Moazzam Begg, himself a detainee for 3 years in Guantanamo, spoke at the rally: "They say that our brothers are not British citizens. But their wives and children are British. When they lived here they paid British taxes. I say that before you are a British citizen you are a human being! We re not begging for mercy or clemency, but asking for justice."
Actor and peace campaigner Vanessa Redgrave condemned the force-feeding that was being used to break the hunger strike of over officially 80 detainees. It amounted to nothing more than an extension of the torture that detainees have already been subjected to. She also drew loud applause from the marchers when she stated that "This may be a small gathering, but it represents millions in the U.S., the U.K. and across the world."

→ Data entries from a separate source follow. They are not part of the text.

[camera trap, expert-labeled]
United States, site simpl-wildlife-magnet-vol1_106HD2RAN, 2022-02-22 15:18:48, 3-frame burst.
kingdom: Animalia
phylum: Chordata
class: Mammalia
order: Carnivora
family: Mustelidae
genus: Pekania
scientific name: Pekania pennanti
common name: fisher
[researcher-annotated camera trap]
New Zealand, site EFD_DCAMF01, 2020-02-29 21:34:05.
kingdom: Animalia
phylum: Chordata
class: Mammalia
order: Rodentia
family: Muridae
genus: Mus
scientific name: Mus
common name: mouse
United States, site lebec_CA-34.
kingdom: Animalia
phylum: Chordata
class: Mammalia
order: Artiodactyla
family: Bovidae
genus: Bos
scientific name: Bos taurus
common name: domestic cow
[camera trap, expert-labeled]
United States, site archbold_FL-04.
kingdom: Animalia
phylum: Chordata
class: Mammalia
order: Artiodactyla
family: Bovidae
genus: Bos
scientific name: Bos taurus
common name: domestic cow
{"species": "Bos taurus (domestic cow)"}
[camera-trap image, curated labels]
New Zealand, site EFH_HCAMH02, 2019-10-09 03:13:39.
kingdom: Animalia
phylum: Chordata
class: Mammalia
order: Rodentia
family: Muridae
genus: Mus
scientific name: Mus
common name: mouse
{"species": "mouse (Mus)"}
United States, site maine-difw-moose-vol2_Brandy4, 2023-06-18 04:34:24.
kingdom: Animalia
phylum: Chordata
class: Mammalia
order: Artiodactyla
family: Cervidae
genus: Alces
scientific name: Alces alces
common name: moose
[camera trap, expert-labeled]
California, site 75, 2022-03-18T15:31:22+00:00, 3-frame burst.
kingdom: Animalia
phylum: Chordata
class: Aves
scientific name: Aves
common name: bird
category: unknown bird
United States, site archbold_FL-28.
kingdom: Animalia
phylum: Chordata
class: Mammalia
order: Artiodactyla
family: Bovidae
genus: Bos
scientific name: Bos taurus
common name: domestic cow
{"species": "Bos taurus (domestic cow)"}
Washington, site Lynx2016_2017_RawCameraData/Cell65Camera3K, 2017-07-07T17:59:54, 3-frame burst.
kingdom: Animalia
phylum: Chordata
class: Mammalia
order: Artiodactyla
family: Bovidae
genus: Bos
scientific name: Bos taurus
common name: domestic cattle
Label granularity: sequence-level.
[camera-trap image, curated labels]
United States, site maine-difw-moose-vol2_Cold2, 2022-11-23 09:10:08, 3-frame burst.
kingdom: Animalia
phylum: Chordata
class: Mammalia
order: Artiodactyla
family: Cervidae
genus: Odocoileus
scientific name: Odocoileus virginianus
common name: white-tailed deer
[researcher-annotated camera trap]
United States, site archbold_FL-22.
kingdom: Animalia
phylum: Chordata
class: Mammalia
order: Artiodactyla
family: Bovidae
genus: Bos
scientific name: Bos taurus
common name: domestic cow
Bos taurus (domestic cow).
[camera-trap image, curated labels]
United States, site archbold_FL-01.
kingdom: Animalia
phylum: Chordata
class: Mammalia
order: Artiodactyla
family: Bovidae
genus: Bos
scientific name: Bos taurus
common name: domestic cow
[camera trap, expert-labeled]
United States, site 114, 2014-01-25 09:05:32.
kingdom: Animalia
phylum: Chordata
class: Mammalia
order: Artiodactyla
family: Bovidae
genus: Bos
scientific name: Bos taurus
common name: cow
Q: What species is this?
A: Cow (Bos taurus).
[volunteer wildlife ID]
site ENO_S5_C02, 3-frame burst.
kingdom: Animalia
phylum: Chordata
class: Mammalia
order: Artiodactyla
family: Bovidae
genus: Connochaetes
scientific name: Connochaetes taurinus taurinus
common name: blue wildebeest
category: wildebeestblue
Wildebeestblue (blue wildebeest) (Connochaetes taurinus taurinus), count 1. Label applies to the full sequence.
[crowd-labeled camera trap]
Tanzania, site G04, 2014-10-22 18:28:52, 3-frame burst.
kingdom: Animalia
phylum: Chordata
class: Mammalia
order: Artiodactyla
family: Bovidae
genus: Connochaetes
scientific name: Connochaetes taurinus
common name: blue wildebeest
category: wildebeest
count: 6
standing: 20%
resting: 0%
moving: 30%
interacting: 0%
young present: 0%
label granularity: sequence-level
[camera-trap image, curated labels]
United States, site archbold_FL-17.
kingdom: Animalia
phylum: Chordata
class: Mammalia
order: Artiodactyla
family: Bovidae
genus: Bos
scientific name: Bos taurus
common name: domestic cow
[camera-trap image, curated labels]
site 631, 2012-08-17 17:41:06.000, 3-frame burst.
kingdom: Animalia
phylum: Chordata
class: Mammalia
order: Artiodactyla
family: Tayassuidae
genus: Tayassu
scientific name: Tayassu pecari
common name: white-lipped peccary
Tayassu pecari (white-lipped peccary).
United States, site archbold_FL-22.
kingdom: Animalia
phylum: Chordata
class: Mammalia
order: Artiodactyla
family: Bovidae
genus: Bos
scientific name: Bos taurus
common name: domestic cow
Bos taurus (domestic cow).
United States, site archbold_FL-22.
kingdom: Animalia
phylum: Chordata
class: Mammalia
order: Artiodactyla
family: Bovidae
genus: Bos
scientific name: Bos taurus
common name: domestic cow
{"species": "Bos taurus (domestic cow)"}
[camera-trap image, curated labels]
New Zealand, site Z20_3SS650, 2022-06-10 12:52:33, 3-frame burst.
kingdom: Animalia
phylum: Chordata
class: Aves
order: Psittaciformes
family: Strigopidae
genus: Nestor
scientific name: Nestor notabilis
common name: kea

Amani Deghayes, Omar Deghaye's sister, about her brother's condition:
"Omar has managed to contact us and he says he's doing better. He wants to pursue his studies, embrace his law work again. The government has had more than enough time to prepare a case for him and the others, but they've failed till now. It's unacceptable for anyone to be detained for so long in such conditions. Tony Blair called Guantanamo Bay an 'anomaly'- that's way too diplomatic for what's going on."